Task prompt: Only the lines from the one containing "United States, site" to the end of the data are wanted; print them exactly as they appear.

Given data:
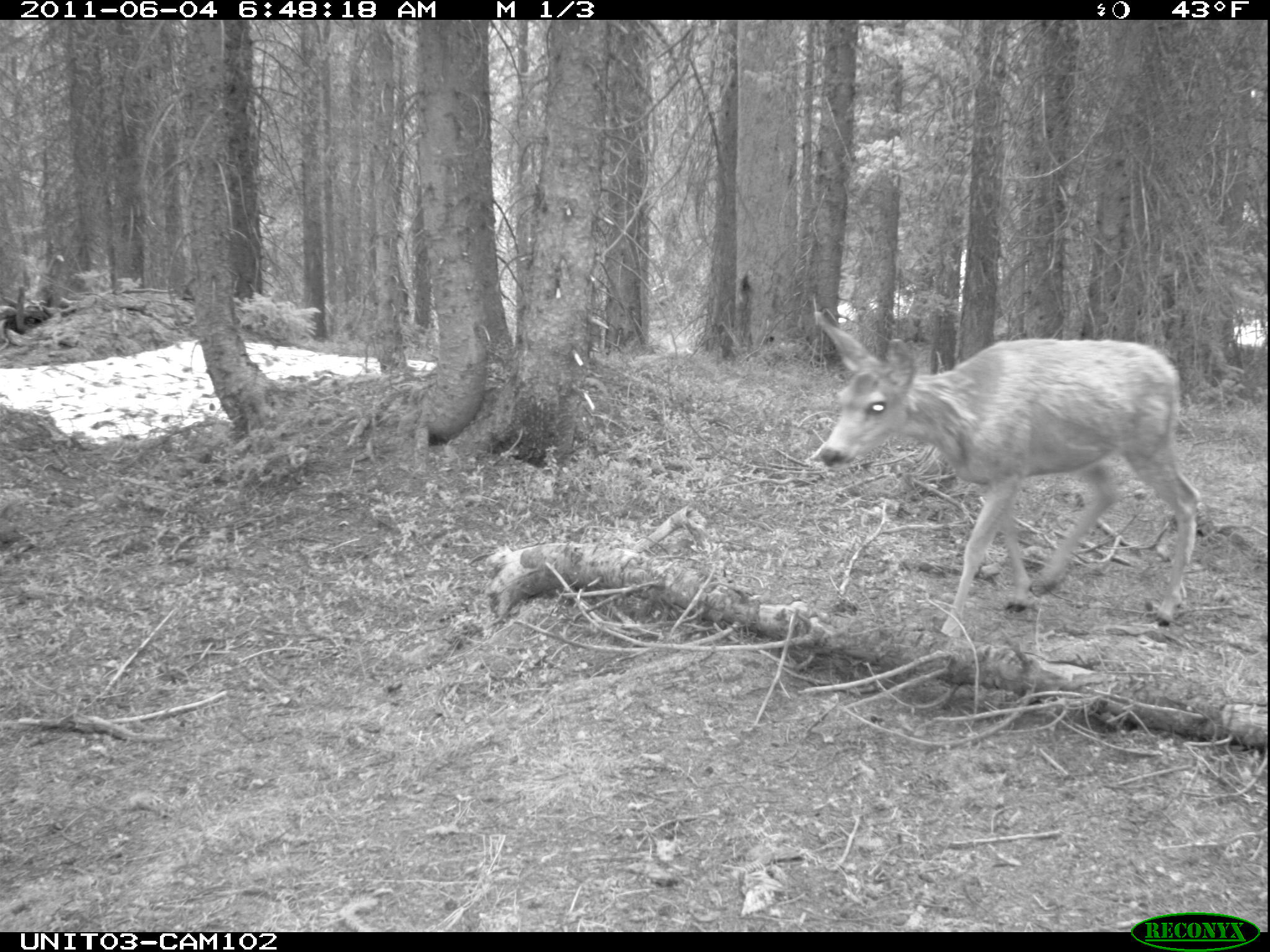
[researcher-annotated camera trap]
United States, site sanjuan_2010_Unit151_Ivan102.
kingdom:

Your solution:
United States, site sanjuan_2010_Unit151_Ivan102.
kingdom:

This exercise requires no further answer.